She enrolled in LFI because “English was too easy,” she says. Even at that young age, she craved a challenge. And she’s not alone.
“Students who enrol in French immersion are often more high achieving,” she says. That means they prefer advanced placement courses and often push themselves in other areas like sports, as well. In O’Grady’s one class of 22 LFI students, 10 of them are school sport athletes that will be switching from the Falcons to the Grizzlies — a conundrum unto itself.
On a larger scale, there are about 45 LFI students in her grad year, she estimates, and about 60 in line to graduate with dual Dogwoods in 2019. Sardis is potentially going to lose all of those senior students who may be athletes, she says.
There are also issues with trades students whose catchment would be changing from Vedder Middle and Sardis to Graham, she says. Sardis and VMS has a large, built-up trades program, while Graham’s is still growing.
The students have examined the large and small issues of moving LFI from school to school, with the topic taking up much of their classroom time, too. There are logistics to consider like French library materials that have to be moved, students that may have to take the required Français langue première class at Graham half the day and trades or sciences at Sardis for the other half of the day.
As an example of potential issues, she says Graham currently doesn’t provide AP Calculus, a course she needs to get into her planned post-secondary science studies. Some of the students even wonder if the district is trying to phase out French immersion altogether.
“It’s so hard to focus, the teachers are furious, the students are furious, everyone is stressed out,” she says.
O’Grady says the big pushback is from Grade 11 students who had laid plans to take courses and graduate at Sardis.
“From what I understand is they would like the boundary change for them to stop,” she says. “And the boundary change altogether, some of it doesn’t make any sense. A lot of us are very logical people, and we want to know why, if I live five minutes away from Sardis am I’m being thrown into GW?”
Parents have questions for the district, too. Many of them are planning to attend the next school board meeting, on Oct. 17 at 7 p.m. at the School District’s office.
The questions are coming faster than they can be answered, as the district juggles a mountain of changes slated for September 2018. The district needs to tackle constantly increasing enrolment — growing at the rate of adding a small elementary school’s population (about 300) for each of the last few years. They need to reconfigure schools to better deliver the new curriculum rolling out across the province — moving Grade 6 to middle school and Grade 9 to high school. And finally, they are redefining boundaries, in an effort to fit students in the spaces available.
It was bound to put a wrench in many families’ schooling plans.
But by Tuesday evening, at another reconfiguration sub-committee meeting, parents were told that there is still time to decide between three different proposed plans. Several parents who have emailed the district have included this newspaper in their correspondence. Parents of younger students have concerns regarding transportation and safety. Many of the proposed boundaries create longer walks with more crossings at dangerous intersections — an issue that already has many parents at Evans, Promontory and Vedder elementaries parents on edge.
Decisions will have to be made by November, so that the schools can start building and finalizing their courses for next year.

Short web captions
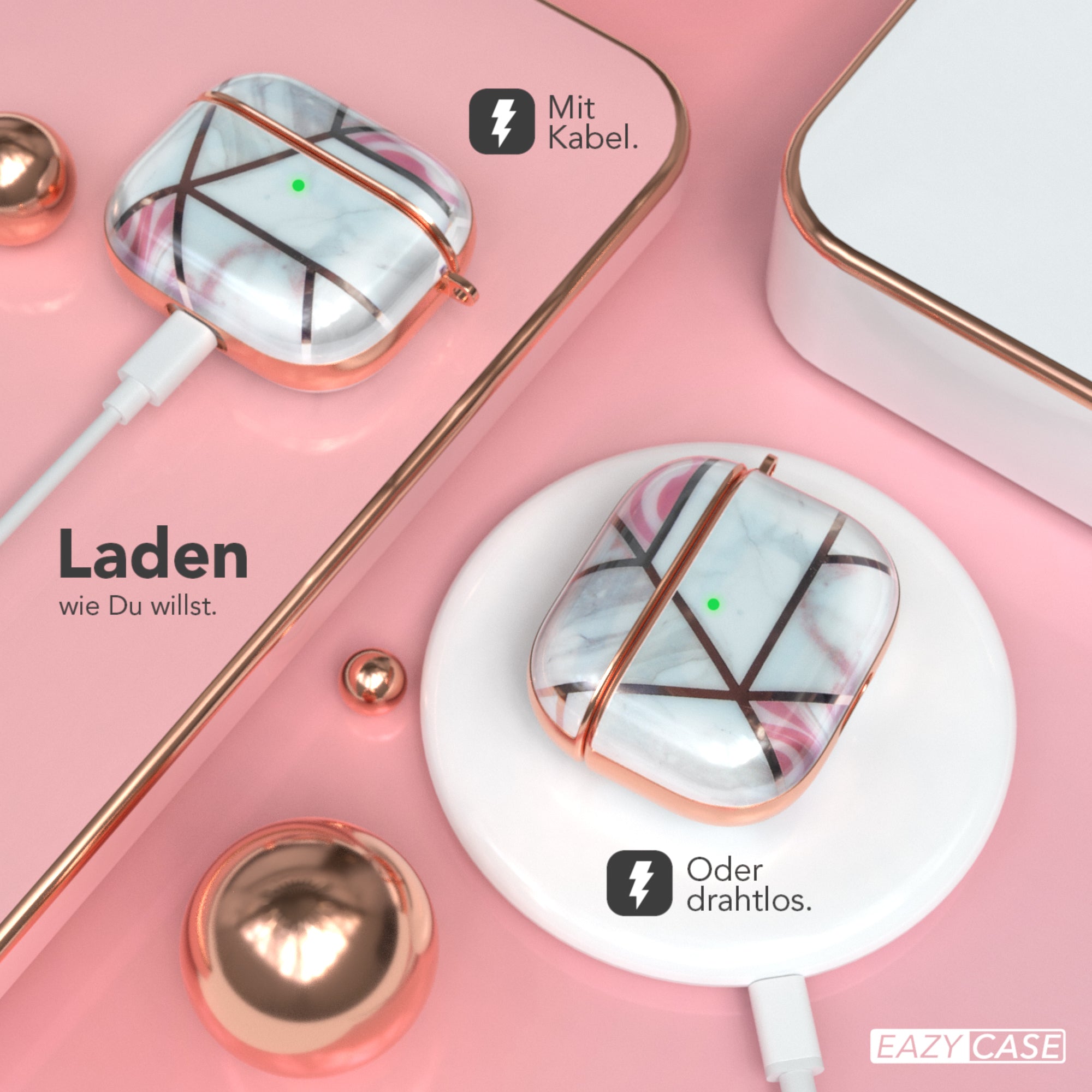 AirPods 3 Schutzhülle gemustert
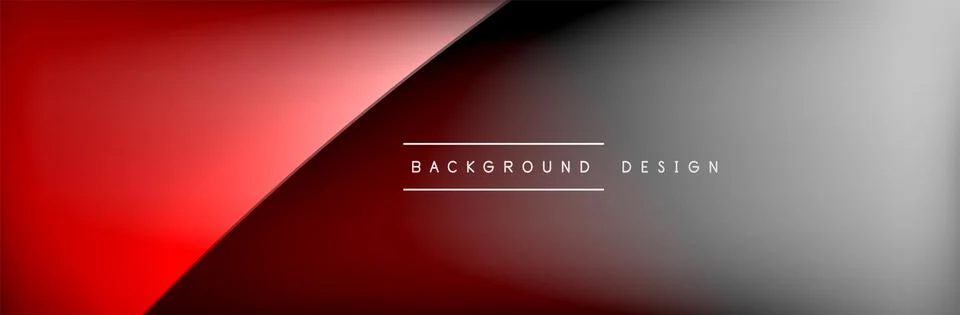 Flowing waves with 3d shadow effects and fluid gradients. Dynamic trendy イラスト素材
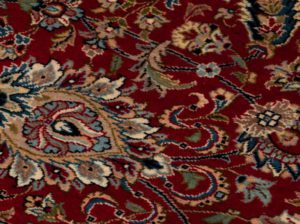 kashan wool rug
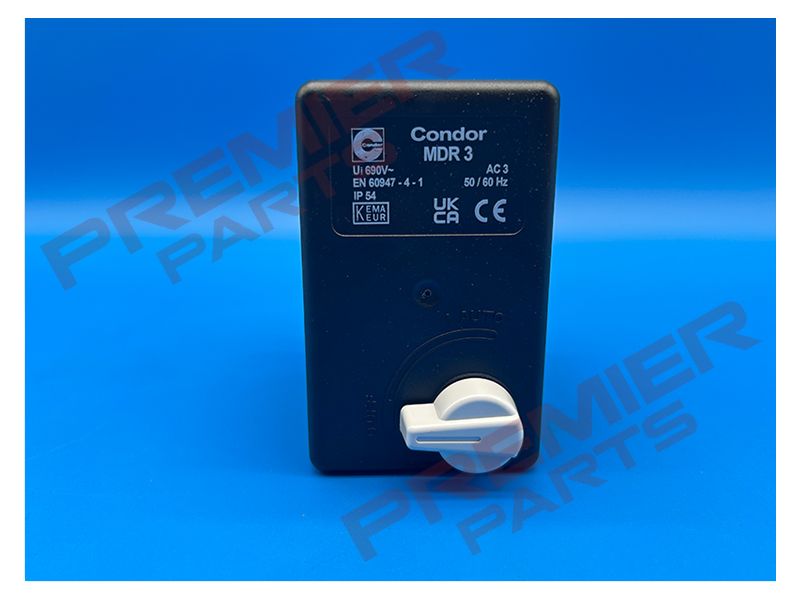 Condor MDR3 Pressure Switch 4-6 Amp Overload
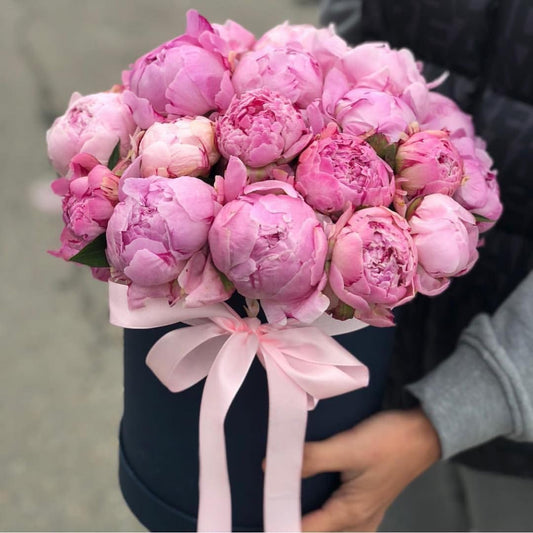 Pink Peonies box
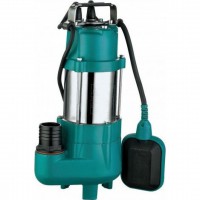 LEO LEPONO XSP20-9/1,1I Αντλία λυμάτων ανοξείδωτη με μαντεμένιο σώμα αντλιας και μαντεμένια φτερωτή με φλοτέρ 220V 1.5Hp 03302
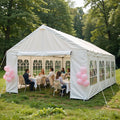 13'x26' Carport Canopy with Removable Sidewalls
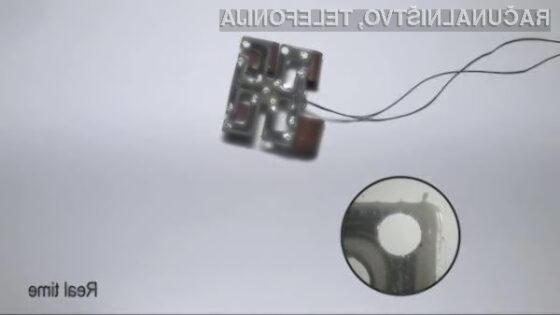»Robotska koža«, ki se lahko celi kar sama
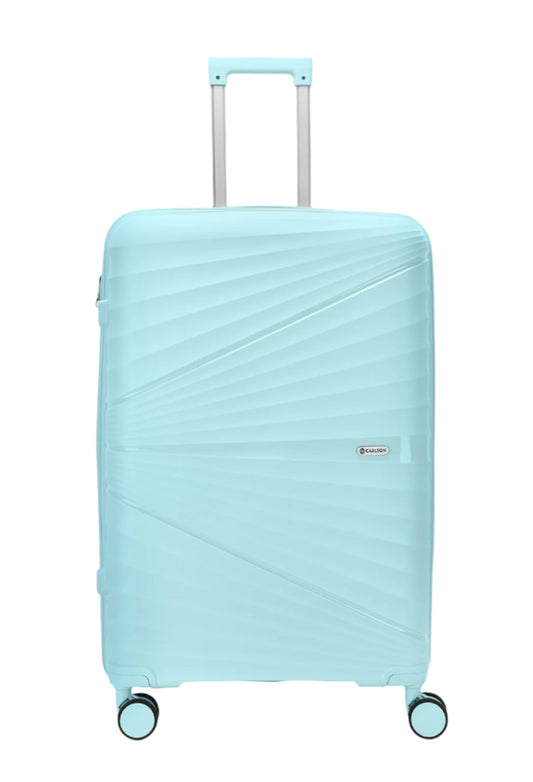 Carlton CA-HERTFORD66BL 66cm Blue Hard Top Trolley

__INSTRUCTIONS__:
[1] Answer these questions using the boundary article:
(a) How many LFI students are in O'Grady's one class?
(b) Which course does Graham currently not provide that she needs for her planned post-secondary science studies?
(c) By what month will decisions have to be made?
[2] Reproduce the boundary article from "It was bound" down to "parents on edge.".
Rely solely on the boundary article when responding.

__SOLVED TASKS__:
[1]
(a) 22
(b) AP Calculus
(c) November

[2]
It was bound to put a wrench in many families’ schooling plans.
But by Tuesday evening, at another reconfiguration sub-committee meeting, parents were told that there is still time to decide between three different proposed plans. Several parents who have emailed the district have included this newspaper in their correspondence. Parents of younger students have concerns regarding transportation and safety. Many of the proposed boundaries create longer walks with more crossings at dangerous intersections — an issue that already has many parents at Evans, Promontory and Vedder elementaries parents on edge.